By Sandra Levy - 06/26/2019
In 2008, when New York became the 49th state to authorize pharmacists to provide certain vaccinations, Heather Ferrarese, owner of Bartle’s Pharmacy in Oxford, N.Y., went back to school to become certified so that she could provide vaccinations in her small, rural town.

Fast forward to 2019, and Ferrarese now provides thousands of vaccines each year and she is enrolled in the Centers for Disease Control and Prevention’s Vaccines for Children Program, which enables her to provide free vaccines to uninsured or under-insured children.

Shelby Leheny, pharmacy manager at CVS Pharmacy in Bedford, Ohio, graduated two years ago from pharmacy school. During flu season, she gave 45 immunizations in one day. She also gives flu vaccinations at local companies.

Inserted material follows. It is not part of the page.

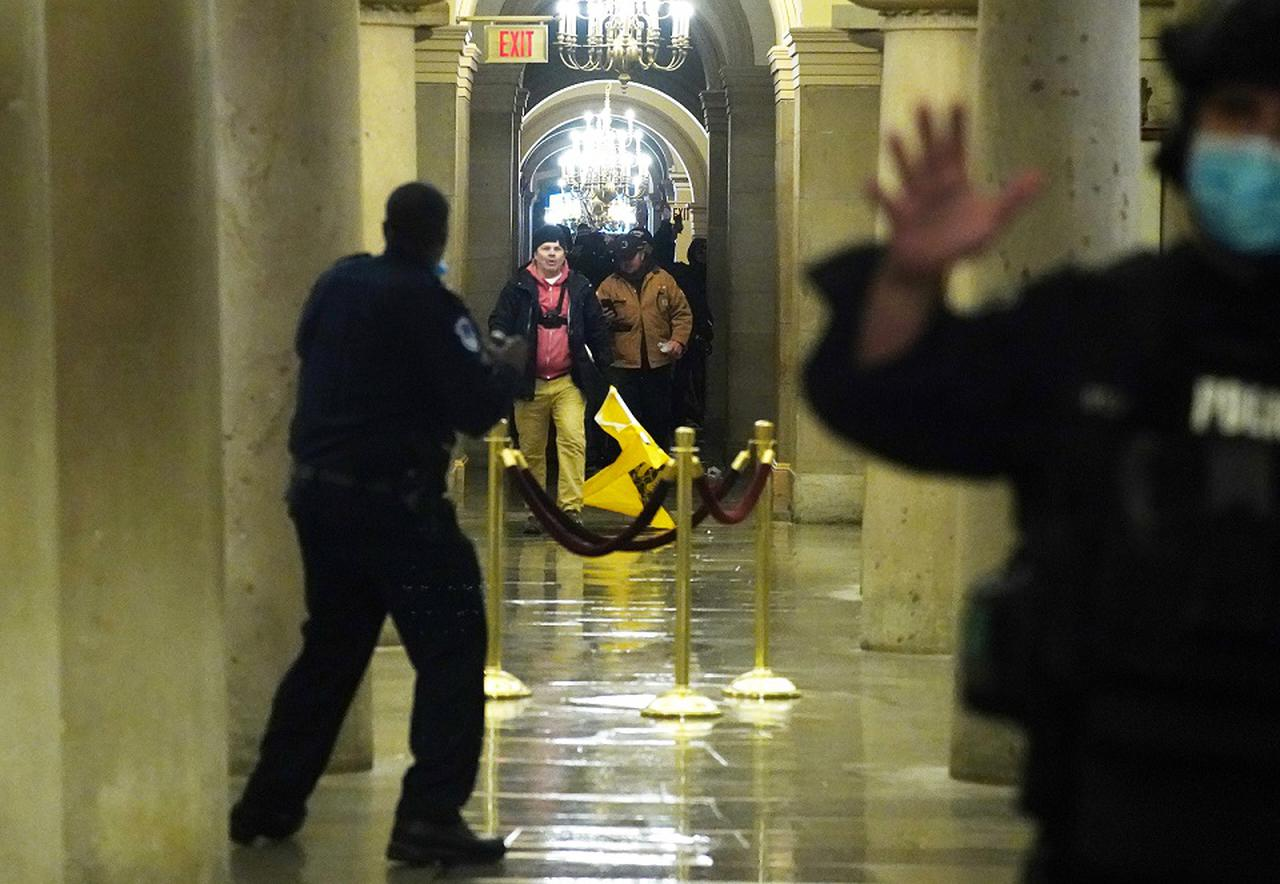 画像2: トランプ大統領を支持するデモ隊が米議会議事堂を襲撃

Cynthia Moreau is an assistant professor in the department of pharmacy practice at Nova Southeastern University College of Pharmacy in Fort Lauderdale, Fla., where first-year pharmacy students are required to complete the American Pharmacists Association’s pharmacy-based immunization delivery certificate training program. She also is an ambulatory care specialist pharmacist in a physician’s office where she educates patients about vaccines.

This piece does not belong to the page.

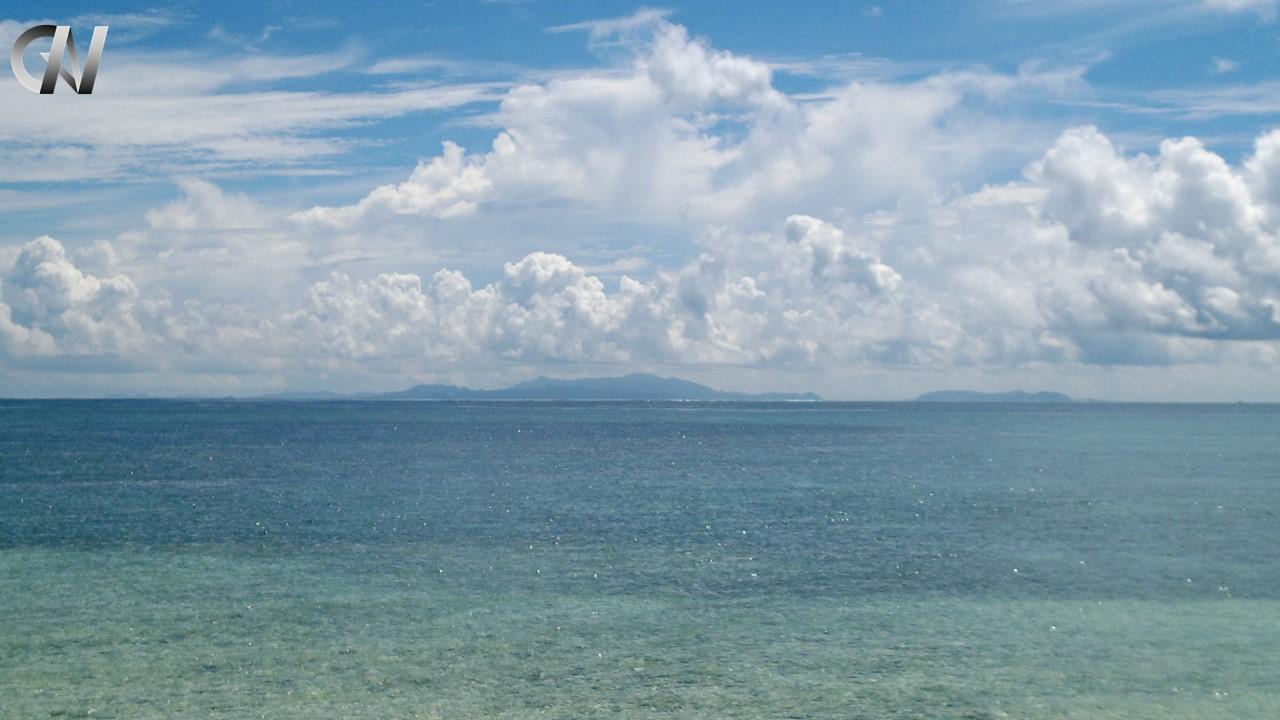 青い空と海、白い雲と島(だんちゃんロゴ付き)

Ferrarese, Leheny and Moreau are not alone in embracing their role as vaccinators.

According to the National Community Pharmacists Association’s 2018 Digest, 73% of independent pharmacies are immunizing. “The percentage of independents [that] are immunizing has steadily grown over the last five years,” said John Beckner, NCPA’s senior director of strategic initiatives.

As of December 2018, more than 340,000 pharmacists have been trained to administer vaccines across the patient lifespan. This is a substantial increase from the 40,000 who had been trained in 2007, according to Janet Engle, department of pharmacy practice professor and senior associate dean for professional and international affairs at the University of Illinois at Chicago College of Pharmacy. Engle said that all accredited schools of pharmacy are required to include immunization training as part of their core curriculum.

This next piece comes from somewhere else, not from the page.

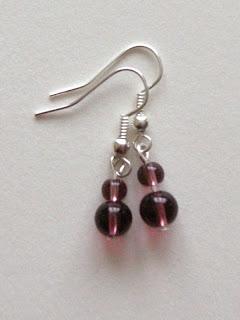 biżuteria z półfabrykatów - rubinowe korale (kolczyki)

Although state laws vary for the need for a protocol and/or prescription to give a vaccine, minimum age limit, and the vaccines pharmacists are authorized to administer, pharmacists have the authority to prescribe vaccines in all 50 states, as well as Puerto Rico and the District of Columbia.

Indeed, pharmacists have made substantial headway as immunizers, even overcoming pushback from many physicians who viewed pharmacists as a threat to their revenue stream to become a trusted resource and accessible source for patients’ vaccination needs.

Education is Key
Like many healthcare providers who vaccinate, pharmacists face challenges, including the growth of the anti-vaccination movement, which has been spreading misinformation that vaccines cause illnesses and such conditions as autism. The movement has been tied to the current measles outbreak, as the majority of cases are occurring among unvaccinated children, the CDC said.

Between Jan. 1 and May 24, 940 individual cases of measles have been confirmed in 26 states, according to the CDC This is the greatest number of cases reported in the United States since 1994 and since measles was declared eliminated in 2000.

Pharmacists can be instrumental in providing accurate information to parents since they more usually are accessible than other healthcare providers, experts said.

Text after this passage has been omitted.